C+C, David Cole, he was actually from Johnson City, TN, which is my old stomping grounds. I don’t remember if was him, or if it was Robert Clivilles, but one of the Cs in C+C Music Factory took a meeting with John Grossbard, my former landlord, and said, “We think we have a hit here. We know you have a good publishing company. We’re kinda hard up for cash right now. We don’t have a deal for this song yet. We’re wondering if maybe you wanted to invest in this, and cash in on it.”
They play him “Gonna Make You Sweat (Everybody Dance Now),” and after they listen to it my landlord makes them play it again, and play it a third time, and he goes, “I don’t know. I just don’t really hear a hit. Maybe you guys want to go to somebody else with that, but thanks for your time.”

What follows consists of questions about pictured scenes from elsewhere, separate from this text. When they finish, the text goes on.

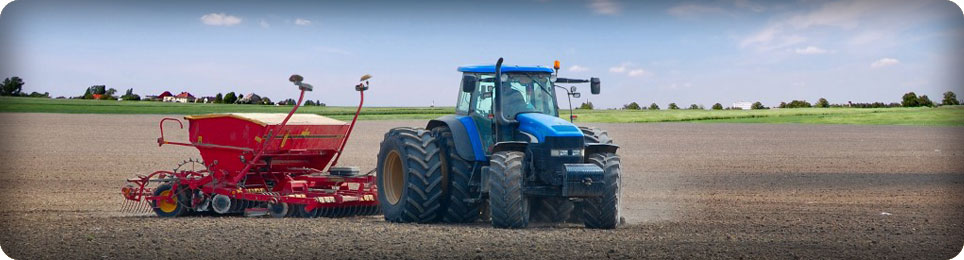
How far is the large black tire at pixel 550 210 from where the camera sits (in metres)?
14.2

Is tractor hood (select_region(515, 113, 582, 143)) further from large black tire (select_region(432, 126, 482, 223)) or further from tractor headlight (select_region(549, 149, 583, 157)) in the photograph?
large black tire (select_region(432, 126, 482, 223))

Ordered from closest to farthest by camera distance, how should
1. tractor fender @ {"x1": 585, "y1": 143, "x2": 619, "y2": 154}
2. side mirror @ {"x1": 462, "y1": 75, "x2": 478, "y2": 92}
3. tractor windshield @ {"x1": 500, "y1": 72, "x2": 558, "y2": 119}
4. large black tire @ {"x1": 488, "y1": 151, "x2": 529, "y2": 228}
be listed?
large black tire @ {"x1": 488, "y1": 151, "x2": 529, "y2": 228} < side mirror @ {"x1": 462, "y1": 75, "x2": 478, "y2": 92} < tractor fender @ {"x1": 585, "y1": 143, "x2": 619, "y2": 154} < tractor windshield @ {"x1": 500, "y1": 72, "x2": 558, "y2": 119}

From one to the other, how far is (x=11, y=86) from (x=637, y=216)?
9244 mm

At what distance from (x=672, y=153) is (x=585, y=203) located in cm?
2286

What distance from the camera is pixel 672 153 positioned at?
35.3 metres

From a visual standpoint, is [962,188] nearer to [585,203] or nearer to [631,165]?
[631,165]

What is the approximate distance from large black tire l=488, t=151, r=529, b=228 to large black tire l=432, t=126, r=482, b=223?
82 centimetres

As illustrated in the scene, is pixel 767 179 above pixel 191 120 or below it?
below

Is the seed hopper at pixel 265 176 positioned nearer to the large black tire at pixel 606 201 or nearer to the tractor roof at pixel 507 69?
the tractor roof at pixel 507 69

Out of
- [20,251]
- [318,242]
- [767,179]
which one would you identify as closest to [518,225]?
[318,242]

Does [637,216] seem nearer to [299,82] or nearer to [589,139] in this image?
[589,139]

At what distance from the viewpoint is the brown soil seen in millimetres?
11188

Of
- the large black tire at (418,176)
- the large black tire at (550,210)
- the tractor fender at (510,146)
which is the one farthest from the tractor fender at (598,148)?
the large black tire at (418,176)

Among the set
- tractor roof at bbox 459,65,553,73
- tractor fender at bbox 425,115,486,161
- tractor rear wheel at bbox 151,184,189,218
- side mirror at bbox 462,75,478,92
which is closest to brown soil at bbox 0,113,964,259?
tractor rear wheel at bbox 151,184,189,218
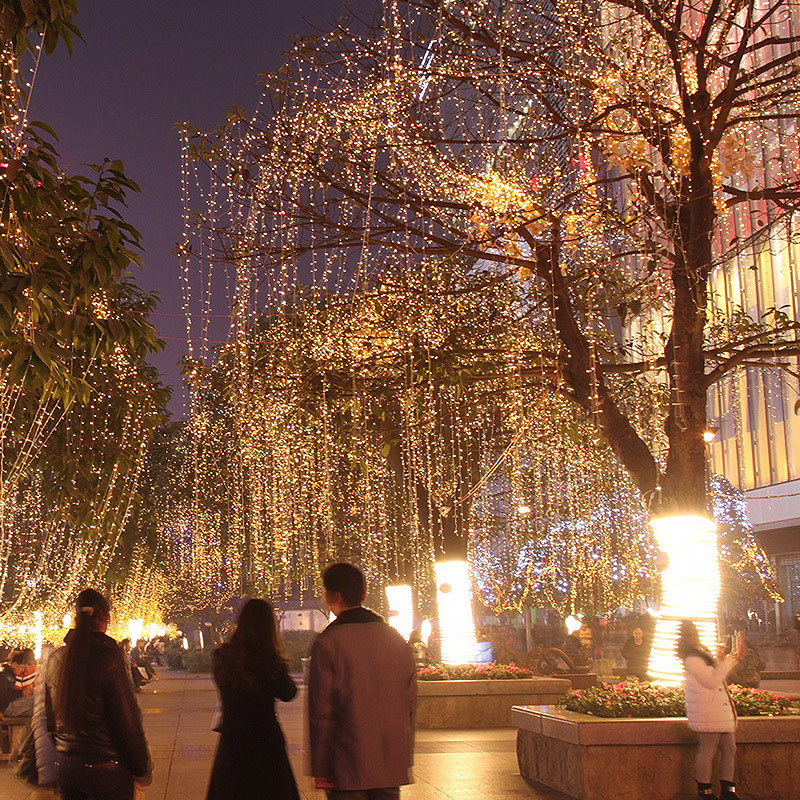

Meanwhile, today, the publishing money that has been generated by “Gonna Make You Sweat” is insane. It’s literally been hundreds of millions of dollars. He could have owned the lion’s share of that, but he listened to it and was like, nah, I don’t really see a hit.
So they walk out of that meeting dejected, but today it’s one of the most placed records of all-time.
A lot of times you just don’t see it, and somebody else sees it, and then in hindsight it’s like how did I not?!?!
In a way it’s almost kinda good (it happened that way), because if he had the publishing on that record he probably would have retired 20 years ago, and I might not have had the studio in that building for as long as I did.